The Immigration and Naturalization Service (“INS”) commenced removal proceedings against petitioners Ilir Demirzhiu and Luljeta Halili, citizens of Albania, by serving them with notices to appear. Petitioners conceded removability but filed applications for asylum, withholding of deportation, and relief under the Convention Against Torture. The immigration court denied petitioners’ applications and ordered them removed from the United States to Albania. Petitioners appealed the decision of the immigration court to the Board of Immigration Appeals (“BIA”), which summarily affirmed the immigration court’s order. Petitioners appeal the decision of the BIA on the ground that its summary affirmance violated due process, and in the alternative, that the findings of the immigration court are not supported by substantial evidence. For the reasons set forth below, we affirm the BIA decision.
I.
Petitioner Demirzhiu entered the United States with a nonimmigrant visitor visa on or about July 1, 1996. His visa provided that he could remain in the United States until July 29,1997. Demirzhiu’s wife, Luljeta Halili, entered the United States at an unknown time and without any entry documents. Both Demirzhiu and Halili are natives and citizens of Albania. On August 12, 1998, the INS issued petitioners a notice to appear. The notice issued to Demirzhiu charged that he remained in the United States for longer than permitted under his visitor visa and was subject to removal under section 237(a)(1)(B) of the Immigration and Nationality Act (“INA”). Halili’s notice charged that she entered the United States without any valid entry documents and was subject to removal under section 237(a)(1)(A) of the INA.
On October 6, 1998, at an immigration court hearing, Demirzhiu and Halili admitted the factual allegations presented in their respective notices to appear and conceded removability. Both petitioners sought three forms of relief: asylum, withholding of removal, and relief under the Convention Against Torture. Petitioners also applied for voluntary departure. At a second hearing before the immigration court, Demirzhiu informed the court that he would be the lead respondent in the case.

[WRITTEN TASK 1] Condense the paragraph of the court opinion beginning "On October 6, 1998" into a bulleted list that keeps its main facts.
[WRITTEN TASK 2] Write the next portion of the court opinion, picking up after its final sentence.

[STORED ROWS]
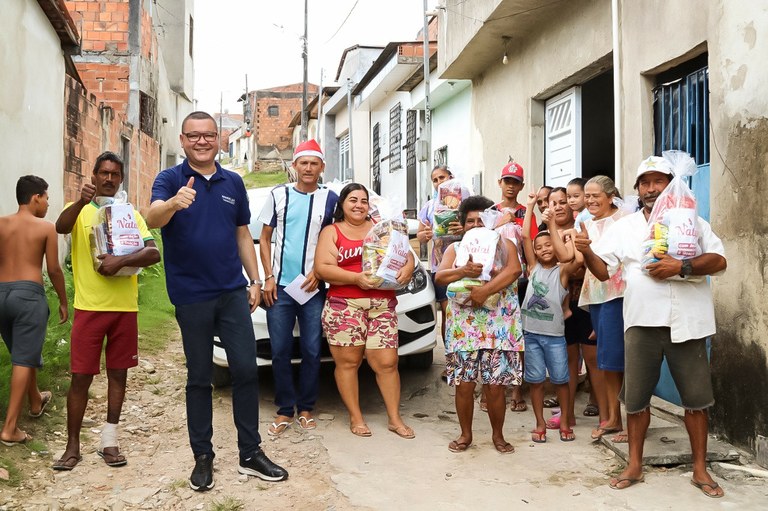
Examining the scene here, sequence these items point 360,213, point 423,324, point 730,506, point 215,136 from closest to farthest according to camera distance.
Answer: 1. point 730,506
2. point 215,136
3. point 360,213
4. point 423,324

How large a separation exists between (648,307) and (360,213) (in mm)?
2080

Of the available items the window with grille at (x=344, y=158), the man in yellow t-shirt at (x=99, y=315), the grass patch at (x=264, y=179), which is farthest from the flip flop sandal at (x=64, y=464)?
the grass patch at (x=264, y=179)

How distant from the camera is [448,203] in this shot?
5.74 m

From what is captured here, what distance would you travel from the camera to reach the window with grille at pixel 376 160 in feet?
74.6

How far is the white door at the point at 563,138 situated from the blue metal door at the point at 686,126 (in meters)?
2.13

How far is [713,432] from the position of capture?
15.4 feet

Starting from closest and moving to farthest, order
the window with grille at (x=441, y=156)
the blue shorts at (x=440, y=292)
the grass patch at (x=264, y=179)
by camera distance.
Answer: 1. the blue shorts at (x=440, y=292)
2. the window with grille at (x=441, y=156)
3. the grass patch at (x=264, y=179)

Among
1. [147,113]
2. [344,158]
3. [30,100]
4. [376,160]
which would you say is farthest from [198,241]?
[344,158]

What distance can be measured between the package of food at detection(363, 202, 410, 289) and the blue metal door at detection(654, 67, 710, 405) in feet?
6.58

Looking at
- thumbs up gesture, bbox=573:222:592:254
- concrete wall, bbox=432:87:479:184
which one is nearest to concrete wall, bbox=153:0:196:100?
concrete wall, bbox=432:87:479:184

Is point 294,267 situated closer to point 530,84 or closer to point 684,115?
point 684,115

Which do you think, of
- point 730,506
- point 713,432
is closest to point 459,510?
point 730,506

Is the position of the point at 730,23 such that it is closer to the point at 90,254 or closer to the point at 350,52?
the point at 90,254

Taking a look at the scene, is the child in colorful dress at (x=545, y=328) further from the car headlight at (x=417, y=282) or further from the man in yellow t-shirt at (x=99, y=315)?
the man in yellow t-shirt at (x=99, y=315)
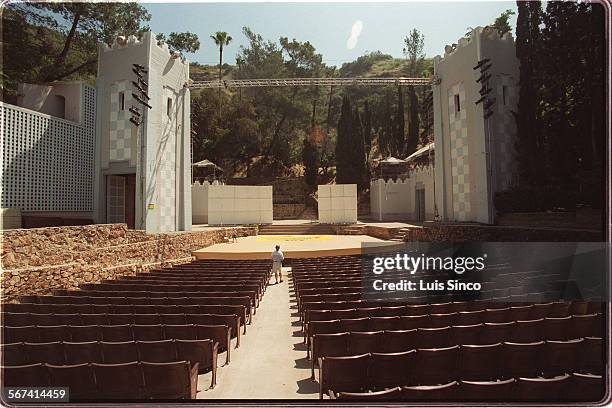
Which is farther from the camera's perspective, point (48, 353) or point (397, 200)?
point (397, 200)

[TASK ANSWER 1]
- On October 6, 1998, at an immigration court hearing, Demirzhiu and Halili admitted the factual allegations in their notices to appear and conceded removability.
- Both sought asylum, withholding of removal, and relief under the Convention Against Torture.
- They also applied for voluntary departure.
- At a second hearing, Demirzhiu told the court that he would be the lead respondent.

[TASK ANSWER 2]
On April 20, 1999, the immigration judge conducted a hearing on the merits of Demirzhiu’s claims. Demirzhiu testified that in the 1970s his family was dispossessed of their land and assets and as a result, moved from Tirane to Camos, Albania. Beginning in 1990, Demirzhiu participated in demonstrations against the Albanian government. Demirzhiu testified that while he was a member of the Albanian army, he was beaten by the police, rendered comatose for two hours, and held in jail for sixteen hours following his participation in a demonstration in Tirane. He also testified that he was forced to undress and was beaten with plastic sticks and with his own shoes. Demirzhiu testified that following his sixteen-hour stay in prison, he was released to a superior officer in the army. After he was picked up by this officer, Demirzhiu, according to his testimony, jumped out of the officer’s car, deserted the army, and went to five in Greece.
In April 1992, Greek police sent Demirzhiu back to Albania. Upon his return, Demirzhiu attempted unsuccessfully to reclaim his family’s land. As a result of this attempt, Demirzhiu claimed that he was *265shot in the leg by the current occupiers of the land. Demirzhiu testified that he joined an organization that called for “freedom and the land,” which was dedicated to returning land confiscated by the Albanian government to its former owners. Demirzhiu also testified that he joined an organization for persons who were politically persecuted. Due to his involvement in these organizations, Demirzhiu testified that he participated in a hunger strike to protest the government’s failure to return land to its former owners. Because of his participation in the hunger strike, Demirzhiu claimed that he was imprisoned for approximately a year and a half, during which he testified that he was tortured. He was released from prison on March 21, 1996.
After his release, Demirzhiu participated in a demonstration concerning the Albanian election of May 1996. At this demonstration, Demirzhiu testified that a police officer, who recognized Demirzhiu from prison, began to harass him. Demirzhiu also inconsistently testified that he identified the officer to the crowd as a member of the police, and the crowd subsequently attacked the officer. Demirzhiu stated that after that incident he “received a lot of notices from the police station.”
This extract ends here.